Taxonomy | NbGenomes | Coverage |
---|---|---|
1813735 | 1 | 20 |
114185 | 1 | 30 |
ATCC_13985 | 3 | 20 |
In this case, all 3 assemblies found for ATCC_13985 will have the same coverage value of 20
Alternatively, the user can specify relative proportions between assemblies. Given the total number of reads to be present in the metagenome, scripts will calculate coverage and read numbers respecting the relative proportions.
Taxonomy | NbGenomes | RelativeProp |
---|---|---|
1813735 | 1 | 0.3 |
114185 | 1 | 0.4 |
ATCC_13985 | 3 | 0.3 |
For ATCC_13985, the 3 genomes will have a RelativeProp value of 0.1.
Finally, the user can define the raw reads to simulate per genome as shown below:
Taxonomy | NbGenomes | Reads |
---|---|---|
1813735 | 1 | 10000 |
114185 | 1 | 10000 |
ATCC_13985 | 3 | 30000 |
For ATCC_13985, 10000 reads will be simulated for each genome
The path to the input table can be set by the input_table_path parameter in the config file as shown above.
MeSS offers the possibility to generate multiple mock communities using the same set of assembly files in the same directory. For this, the user has to set up one configuration file per mock community and change the community_name accordingly.
The user has the option to te create a set of replicates for one community. Each replicate read number can be drawn from a normal distribution with a standard deviation set in the sd_read_num parameter.
The MeSS workflow uses random seeds for read generation and read shuffling. To ensure reproducible results, one can give the seed parameter a fixed number.
MeSS offers the possibility to select art_illumina or pbsim2 to simulate illumina and long reads respecitvely. In addition, read pairing and the total amount of reads can be set using the read_status and total_reads parameters.
MeSS uses art_illumina to generate illumina reads, and the user can change parameters like read and fragment length under the art_illumina params section as shown the yaml file above.
For long read simulation, pbsim2 was integrated in the pipeline. pbsim2 randomly samples reads from a reference sequence following a gamma distribution, and errors are introduced following FIC-HMM models for different chemistries.
For a PC64 PacBio simulation, the user can choose the PC64.model and a difference_ratio of 6:50:54 (substitution:insertion:deletion) as recommended by pbsim2's help message. As for a Nanopore sequencing run using a R9.4 flowcell, the user can set the values shown in the yaml file above.

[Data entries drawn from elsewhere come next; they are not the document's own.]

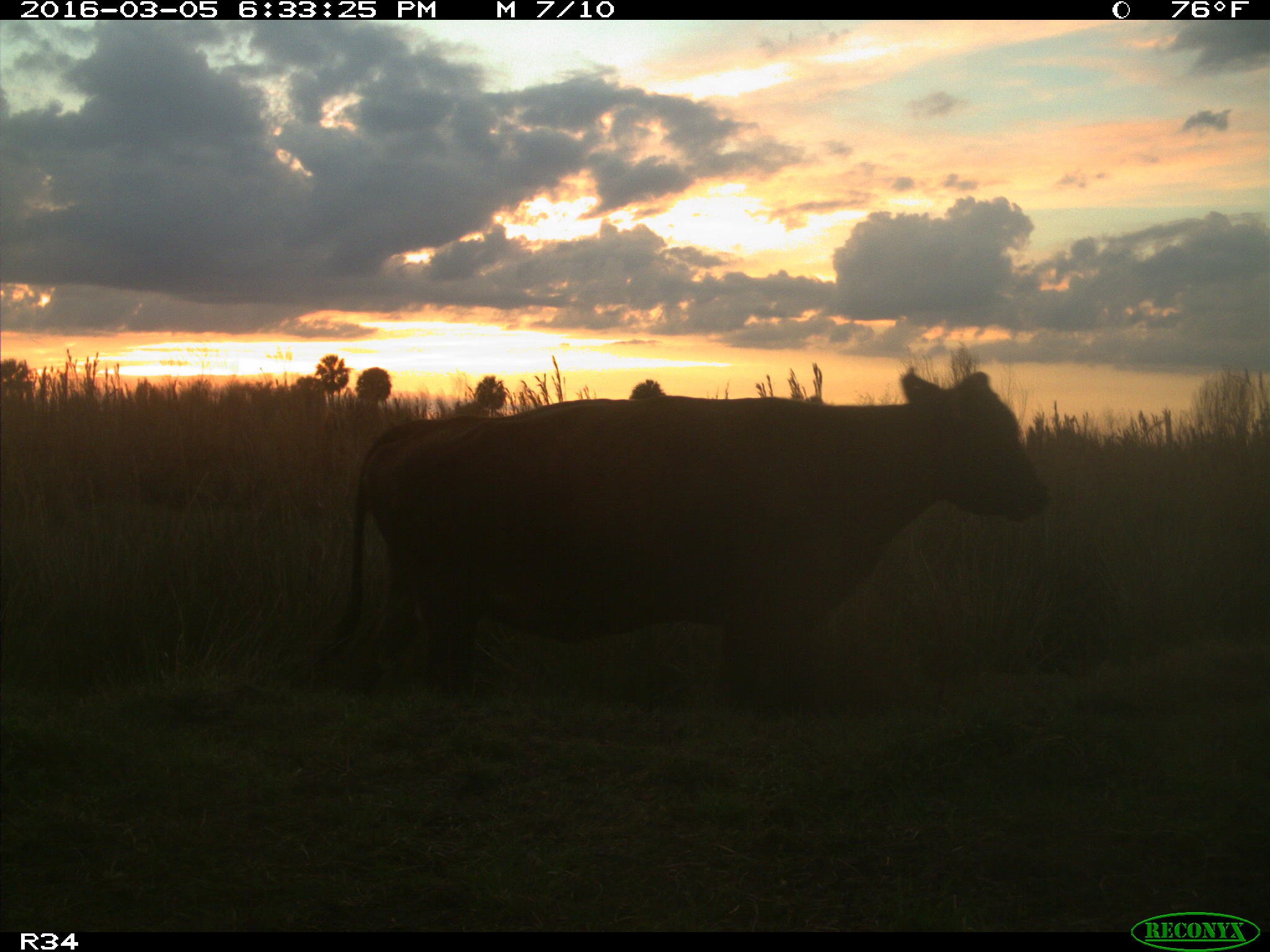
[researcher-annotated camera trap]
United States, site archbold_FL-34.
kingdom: Animalia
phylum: Chordata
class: Mammalia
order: Artiodactyla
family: Bovidae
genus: Bos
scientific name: Bos taurus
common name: domestic cow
Bos taurus (domestic cow).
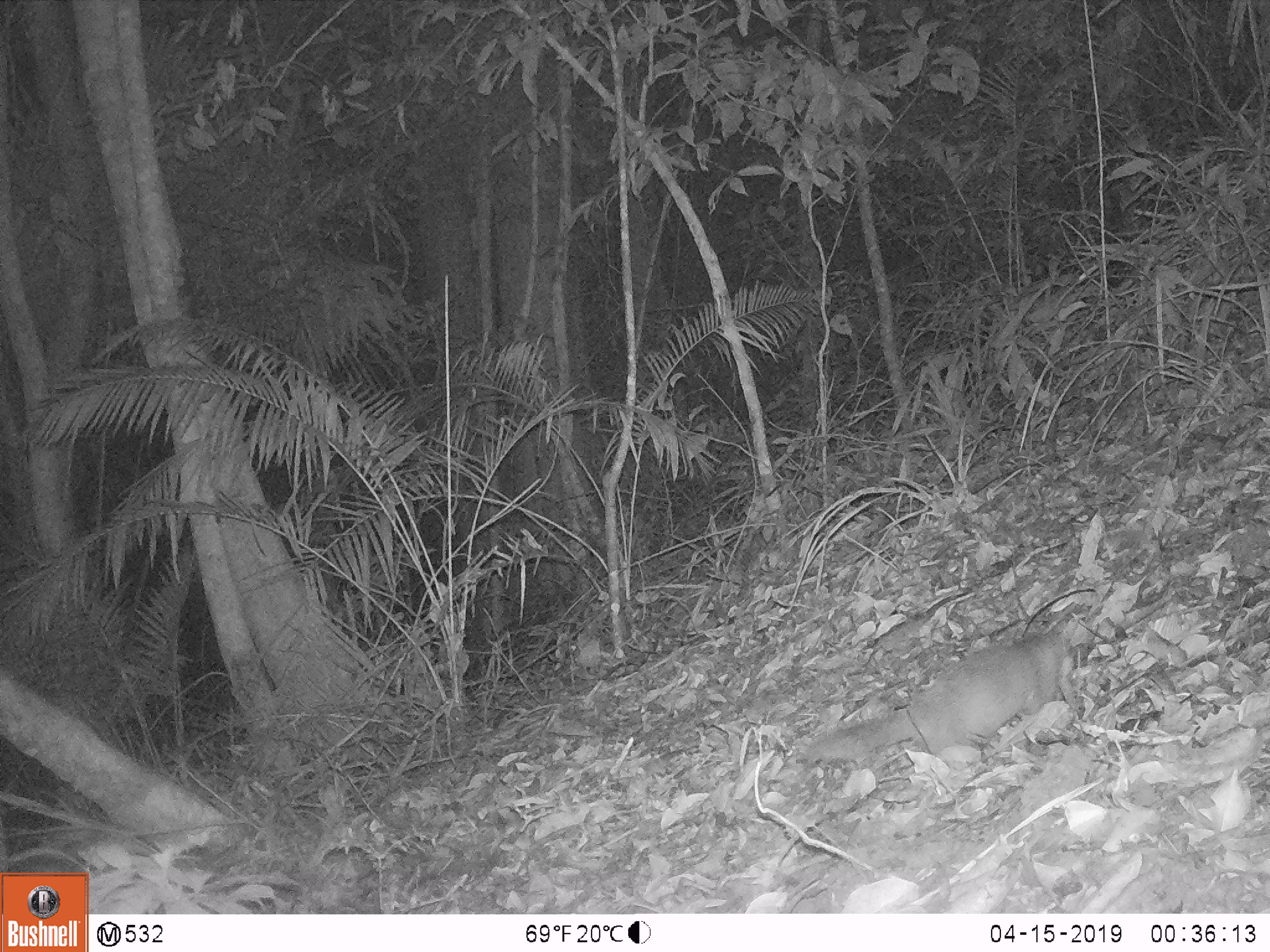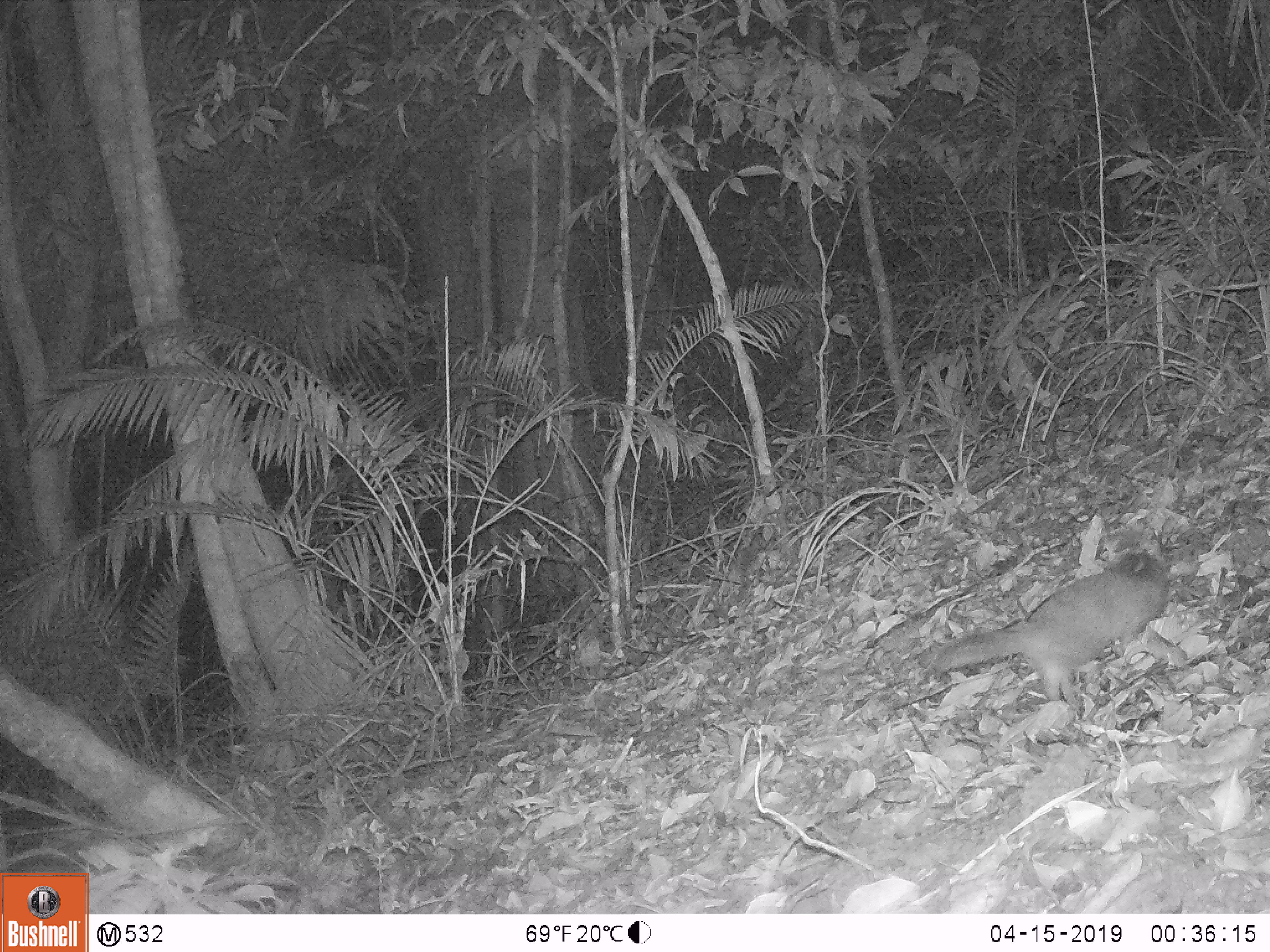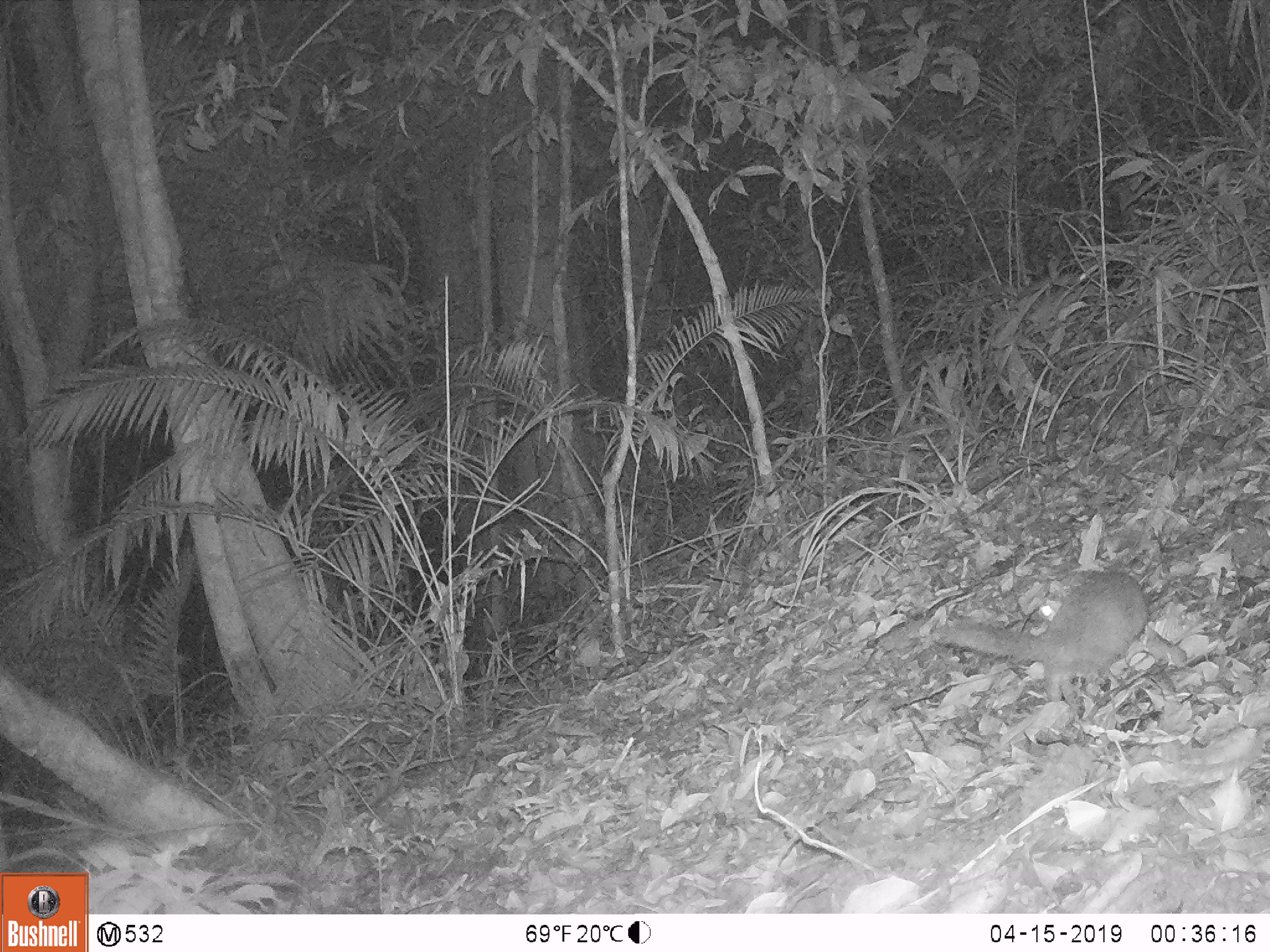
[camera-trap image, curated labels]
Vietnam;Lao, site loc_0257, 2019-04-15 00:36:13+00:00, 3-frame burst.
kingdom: Animalia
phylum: Chordata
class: Mammalia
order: Carnivora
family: Mustelidae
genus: Melogale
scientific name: Melogale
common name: ferret badger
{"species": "ferret badger (Melogale)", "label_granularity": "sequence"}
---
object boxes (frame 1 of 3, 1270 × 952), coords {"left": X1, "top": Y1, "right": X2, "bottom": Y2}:
ferret badger: {"left": 802, "top": 628, "right": 1081, "bottom": 776}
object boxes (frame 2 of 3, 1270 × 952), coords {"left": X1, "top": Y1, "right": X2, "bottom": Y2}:
ferret badger: {"left": 931, "top": 550, "right": 1168, "bottom": 705}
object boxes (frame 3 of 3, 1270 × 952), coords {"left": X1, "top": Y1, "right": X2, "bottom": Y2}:
ferret badger: {"left": 927, "top": 567, "right": 1186, "bottom": 705}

For more details check pbsim2's documentation
MeSS uses Assembly_finder to download genomes, and requires the user to have an NCBI account. For more details on Assembly_finder parameters check its documentation.
Here is an example command to run MeSS on the previously described config and input table.
snakemake --snakefile path/to/MeSS/Snakefile --configfile config.yml \
--use-conda --conda-prefix path/to/conda/envs/ \
--resources ncbi_requests=3 nb_simulation=2 parallel_cat=2 --cores 10 all_sim
nb_simulation controlls the number of parallel art_illuminaor pbsim2 jobs. This parameter is important for memory usage, as art_illumina loads genomes into memory. Thus, for big genomes it is recommended to lower this parameter.
parallel_cat controlls the number of genomes to be concatenated in parallel. For big genomes and computers with low memory, lowering this parameter lowers memory usage.
After running MeSS for two replicates of the same metagenome with single end reads, your working directory should look like this:
├── assembly_gz
│ ├── assembly-accession-1.fna.gz
│ └── assembly-accession-2.fna.gz
├── krona
│ ├── metagenome-sim-rep1_single.html
│ └── metagenome-sim-rep2_single.html
├── logs
│ ├── downloads
│ ├── filtered
│ ├── not-filtered
│ ├── read_counts_table
│ ├── read_generation
│ └── shuffling
├── simreads
│ ├── metagenome-sim-rep1_single.fastq
│ ├── metagenome-sim-rep1_single.fastq
├── tables
│ ├── filtered
│ └── not-filtered
├── config.yaml
├── input_table.tsv
├── readcounts-metagenome-sim-rep1.tsv
├── readcounts-metagenome-sim-rep2.tsv
├── metagenome-sim-assemblies-summary.tsv
├── taxonomy-metagenome-sim-rep1_single.tsv
└──taxonomy-metagenome-sim-rep2_single.tsv
The simulated reads fastqs are compressed and located in the simreads/ directory, and their taxonomic profile is in taxonomy-<community_name>--<read_status>.tsv.